**TO-DO ITEM**
Return the passage on the House vote on the $858 billion tax-cut bill word for word, in full.

===== PASSAGE PROVIDED =====

The $858 billion legislation now heads to the president’s desk for his signature. It extends the Bush tax cuts across the board for two years, slashes the employee payroll tax by 2 percent for one year, renews the estate tax and extends unemployment insurance benefits for 13 months.
The vote was 277-148, and the bill gained a majority of both Democrats and Republicans despite complaints from each party’s political base. The legislation deepened divisions in the Democratic ranks and burst open festering tensions between House Democrats and the White House.
Speaker Nancy Pelosi (D-Calif.), who had herded her divided caucus through the contentious process, said afterward she was pleased with the outcome despite her reservations about the bill.
Asked whether the emotional tax-cut vote had damaged the morale of the Democrats as the 111th Congress evolves into the 112th, Pelosi downplayed any lingering rancor.
"They're glad this is behind us, and they're ready to go forward," Pelosi told The Hill after the vote. "They're ready for the fight."
In the end, only one member of the House Democratic leadership, Majority Leader Steny Hoyer (D-Md.), supported the final bill. Pelosi did not vote, and Reps. James Clyburn (D-S.C.), John Larson (D-Conn.), Chris Van Hollen (D-Md.), and Xavier Becerra (D-Calif.) all opposed the legislation.
During an early afternoon vote on an unrelated matter, No. 2 ranking GOP Rep. Eric Cantor (Va.) and his Democratic counterpart, Hoyer, huddled in the back of the chamber.
According to a staffer familiar with the five-minute confab session, Cantor asked Hoyer if the Democratic leader needed GOP votes to support the procedural vote on a rule governing debate of the tax package. Even though Democrats pulled the rule vote because they feared losing that effort, Hoyer declined Cantor’s help.

===== DATA PROVIDED =====

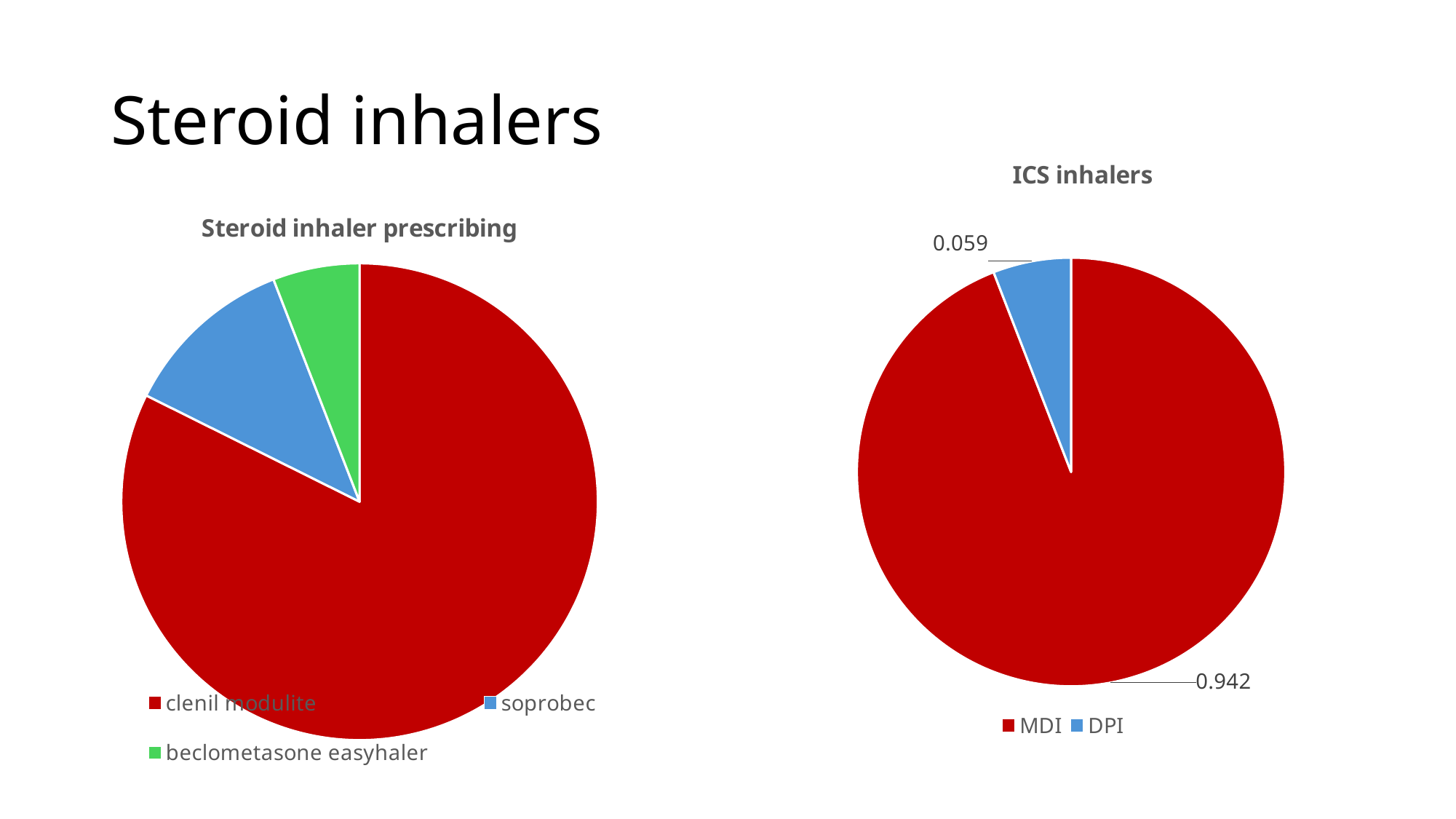
In the 'Steroid inhaler prescribing' chart, which category has the largest slice? clenil modulite In the 'ICS inhalers' chart, what is the difference between the MDI and DPI values? 0.883 In the 'Steroid inhaler prescribing' chart, what kind of chart is shown? pie chart In the 'Steroid inhaler prescribing' chart, which category has the smallest slice? beclometasone easyhaler In the 'Steroid inhaler prescribing' chart, what colour is the soprobec slice? blue What is the title of the chart on the right side of the slide? ICS inhalers In the 'ICS inhalers' chart, how many categories does the legend list? 2 In the 'ICS inhalers' chart, which category has the largest slice? MDI In the 'ICS inhalers' chart, what is the value for MDI? 0.942 In the 'Steroid inhaler prescribing' chart, which slice is larger: soprobec or beclometasone easyhaler? soprobec In the 'ICS inhalers' chart, what is the value for DPI? 0.059 In the 'Steroid inhaler prescribing' chart, how many categories does the legend list? 3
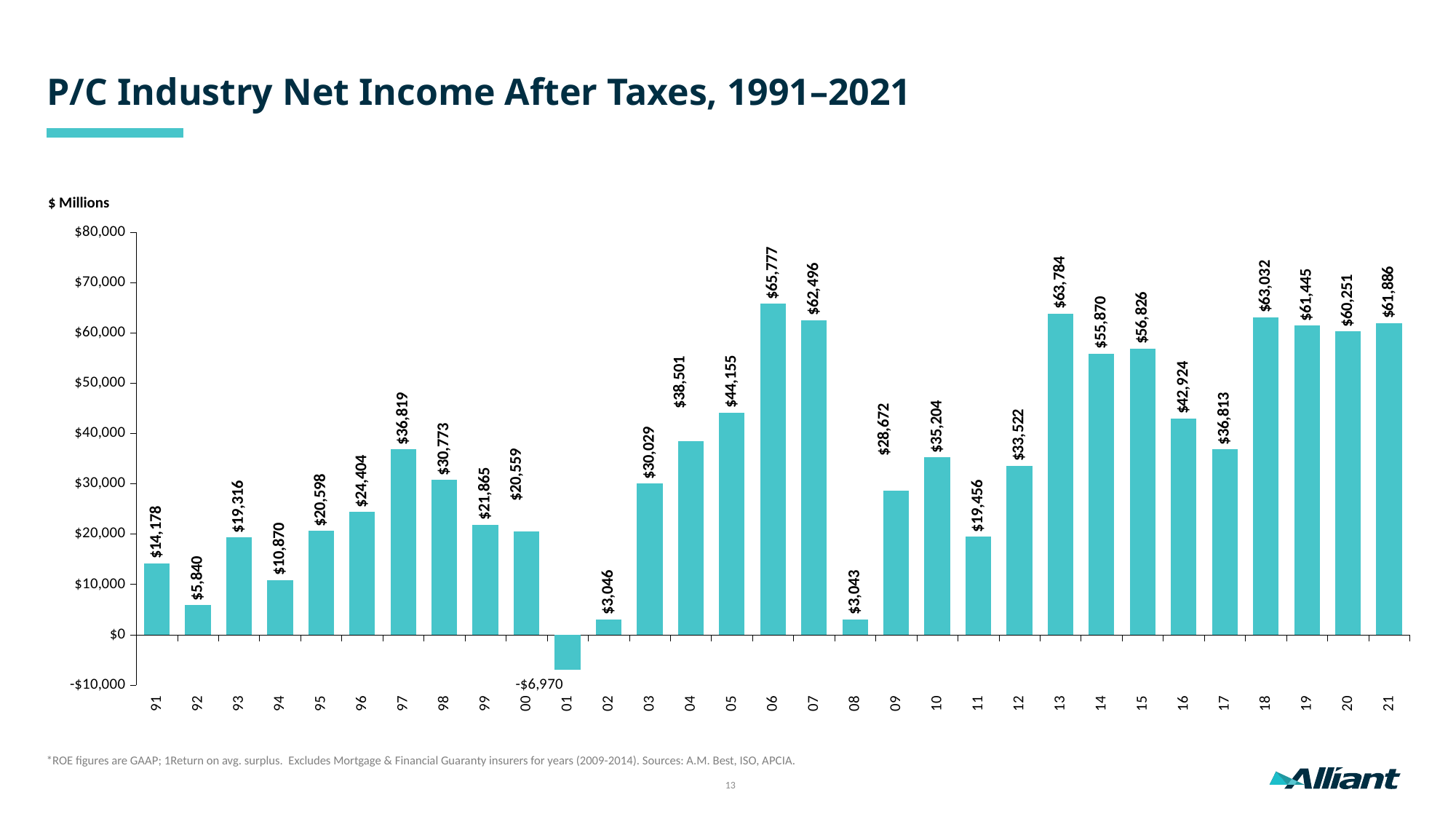
What is the difference between the values for 2021 and 2020? $1,635 How many years are plotted in the chart? 31 Which year has the highest net income after taxes? 06 Which year has the larger value, 2018 or 2019? 2018 What value is shown for 2001? -$6,970 What is the net income after taxes shown for 2021? $61,886 What kind of chart is shown on the slide? bar chart Do the values rise or fall from 2002 to 2006? rise What is the difference between the values for 2013 and 2012? $30,262 Is the value for 2009 greater or less than $30,000? less Which year has the lowest net income after taxes? 01 What is the P/C industry net income after taxes for 2006? $65,777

=====

**EXERCISE SOLUTION**
The $858 billion legislation now heads to the president’s desk for his signature. It extends the Bush tax cuts across the board for two years, slashes the employee payroll tax by 2 percent for one year, renews the estate tax and extends unemployment insurance benefits for 13 months.
The vote was 277-148, and the bill gained a majority of both Democrats and Republicans despite complaints from each party’s political base. The legislation deepened divisions in the Democratic ranks and burst open festering tensions between House Democrats and the White House.
Speaker Nancy Pelosi (D-Calif.), who had herded her divided caucus through the contentious process, said afterward she was pleased with the outcome despite her reservations about the bill.
Asked whether the emotional tax-cut vote had damaged the morale of the Democrats as the 111th Congress evolves into the 112th, Pelosi downplayed any lingering rancor.
"They're glad this is behind us, and they're ready to go forward," Pelosi told The Hill after the vote. "They're ready for the fight."
In the end, only one member of the House Democratic leadership, Majority Leader Steny Hoyer (D-Md.), supported the final bill. Pelosi did not vote, and Reps. James Clyburn (D-S.C.), John Larson (D-Conn.), Chris Van Hollen (D-Md.), and Xavier Becerra (D-Calif.) all opposed the legislation.
During an early afternoon vote on an unrelated matter, No. 2 ranking GOP Rep. Eric Cantor (Va.) and his Democratic counterpart, Hoyer, huddled in the back of the chamber.
According to a staffer familiar with the five-minute confab session, Cantor asked Hoyer if the Democratic leader needed GOP votes to support the procedural vote on a rule governing debate of the tax package. Even though Democrats pulled the rule vote because they feared losing that effort, Hoyer declined Cantor’s help.